*** EXTRACT Section Begins ***

The overwhelming nature of trauma can imbed itself into one’s ability to create and recall memories and reshape aspects of one’s memories to take on a more harmful or malicious tone. This is also the part of the brain responsible for reacting to stressors and triggers, creating associations between the things a person may see or hear and their past traumas.
However, for some, the damage to the hippocampus can also be physical, with extreme or unaddressed traumas physically altering the size of the hippocampus, stunting its growth.
Trauma and the Amygdala
The amygdala is the emotional center of the brain and is responsible for regulating one’s emotional responses to an array of different stimuli. However, if traumatic experiences damage this part of the brain, it can become challenging for one’s emotions to be monitored or processed logically, leading to extreme emotional reactions. This can be either drastic emotions that seem blown out of proportion or inexplicable emotions that may not align with what a person is experiencing. As a result, extreme emotional responses can become common as unregulated, extreme survival reactions. This may lead to prevailing feelings of intense depression, fear, and anxiety as the mind continues to dive deeper into survival mode because of these unregulated emotional responses.
Trauma and the Prefrontal Cortex
The prefrontal cortex is the part of the brain responsible for one’s “higher thought.” This is where one’s rationalizing strategies come into play and allow a person to act with knowledge and intention rather than relying on immediate, instinctual reactions. However, traumatic experiences can also damage this part of the brain, making it difficult to access this kind of higher thinking while under such duress daily. This can lead a person to act irrationally or act without thinking of future consequences. The damage done to this part of the brain is also highly influential when it comes to individuals seeking relief from their PTSD symptoms and plays a part in deciding to turn to drugs or alcohol for this relief. The difficulty of engaging in this “higher mind” can lead to any number of irrational or illogical actions, or even associations and assumptions.

*** EXTRACT Section Ends ***

EXERCISE DIRECTIONS
Could you carry the passage on trauma and the brain further, starting after its final sentence? The material that comes next has no connection to the passage on trauma and the brain.

*** DATASET RECORDS Section Begins ***

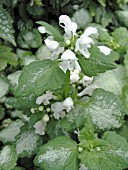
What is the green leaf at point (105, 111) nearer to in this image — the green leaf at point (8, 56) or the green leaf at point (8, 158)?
the green leaf at point (8, 158)

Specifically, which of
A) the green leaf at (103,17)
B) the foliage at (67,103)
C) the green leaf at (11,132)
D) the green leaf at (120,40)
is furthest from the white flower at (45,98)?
the green leaf at (103,17)

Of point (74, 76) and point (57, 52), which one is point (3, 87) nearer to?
point (74, 76)

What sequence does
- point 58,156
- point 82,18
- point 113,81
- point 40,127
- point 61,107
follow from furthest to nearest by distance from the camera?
point 82,18 → point 113,81 → point 40,127 → point 61,107 → point 58,156

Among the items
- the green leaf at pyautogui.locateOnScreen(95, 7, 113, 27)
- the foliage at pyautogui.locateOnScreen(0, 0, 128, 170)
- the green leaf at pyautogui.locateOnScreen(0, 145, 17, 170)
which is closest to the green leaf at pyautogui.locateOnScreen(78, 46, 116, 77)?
the foliage at pyautogui.locateOnScreen(0, 0, 128, 170)

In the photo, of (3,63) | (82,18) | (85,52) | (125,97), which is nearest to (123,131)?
(125,97)

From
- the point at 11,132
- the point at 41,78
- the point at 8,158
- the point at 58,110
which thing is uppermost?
the point at 41,78

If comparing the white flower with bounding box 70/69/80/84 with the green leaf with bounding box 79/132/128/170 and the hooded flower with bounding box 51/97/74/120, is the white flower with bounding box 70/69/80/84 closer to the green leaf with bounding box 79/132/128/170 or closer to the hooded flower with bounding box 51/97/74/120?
the hooded flower with bounding box 51/97/74/120
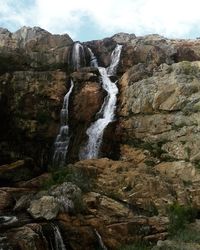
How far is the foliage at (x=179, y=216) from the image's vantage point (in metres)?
20.6

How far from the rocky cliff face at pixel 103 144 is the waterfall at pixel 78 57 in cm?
39

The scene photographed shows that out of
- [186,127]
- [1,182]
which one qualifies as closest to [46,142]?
[1,182]

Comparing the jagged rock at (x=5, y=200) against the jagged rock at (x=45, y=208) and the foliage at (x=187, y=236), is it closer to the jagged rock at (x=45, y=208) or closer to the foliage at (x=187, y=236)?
the jagged rock at (x=45, y=208)

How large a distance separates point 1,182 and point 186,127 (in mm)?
12711

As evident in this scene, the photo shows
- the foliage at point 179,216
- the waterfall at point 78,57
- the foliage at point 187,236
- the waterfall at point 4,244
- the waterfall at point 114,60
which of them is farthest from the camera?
the waterfall at point 78,57

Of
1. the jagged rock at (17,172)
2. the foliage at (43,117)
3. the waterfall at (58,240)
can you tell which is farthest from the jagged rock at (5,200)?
the foliage at (43,117)

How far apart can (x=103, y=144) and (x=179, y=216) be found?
35.8 feet

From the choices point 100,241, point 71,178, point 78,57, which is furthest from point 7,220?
point 78,57

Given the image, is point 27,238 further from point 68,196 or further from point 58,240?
point 68,196

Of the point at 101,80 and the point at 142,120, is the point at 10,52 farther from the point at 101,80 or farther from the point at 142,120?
the point at 142,120

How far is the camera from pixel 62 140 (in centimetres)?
3231

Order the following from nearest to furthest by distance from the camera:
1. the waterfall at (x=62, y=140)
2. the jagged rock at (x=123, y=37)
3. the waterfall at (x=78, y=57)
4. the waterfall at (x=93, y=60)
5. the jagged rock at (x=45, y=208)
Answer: the jagged rock at (x=45, y=208) → the waterfall at (x=62, y=140) → the waterfall at (x=78, y=57) → the waterfall at (x=93, y=60) → the jagged rock at (x=123, y=37)

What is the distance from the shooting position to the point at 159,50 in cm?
4122

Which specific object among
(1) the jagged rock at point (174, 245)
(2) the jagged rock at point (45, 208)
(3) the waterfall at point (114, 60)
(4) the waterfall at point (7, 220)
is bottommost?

*** DATASET RECORDS Section Ends ***

ANSWER SPACE
Despite the nature of one’s trauma, there are always ways to heal from traumatic experiences. Beginning with individual and group therapy and mindfulness practices, each person is challenged to take a breath and rationalize their thinking before taking action. Talking about one’s emotional responses in a safe setting can allow for an individual to begin rewriting their mental framework, actively challenging the modes of thinking that may be dictated by anxiety, fear, depression, or any other symptoms of PTSD.
Others may benefit from the use of medication-assisted therapy, helping to alleviate some of the drastic symptoms of PTSD to ensure that they can effectively engage in other therapeutic practices. This can also be particularly effective with desensitization techniques to objectively challenge one’s preconceived notions and assumptions after traumatic events by working to slowly and safely challenge an individual to face their trauma.
Somatic experiences and recreational therapies are also ways to get the entire body and mind involved, working to better understand how the damage done to the brain following a traumatic event has affected the other parts of one’s life. This helps to create a framework for an individual to explore their own identity and interests following trauma.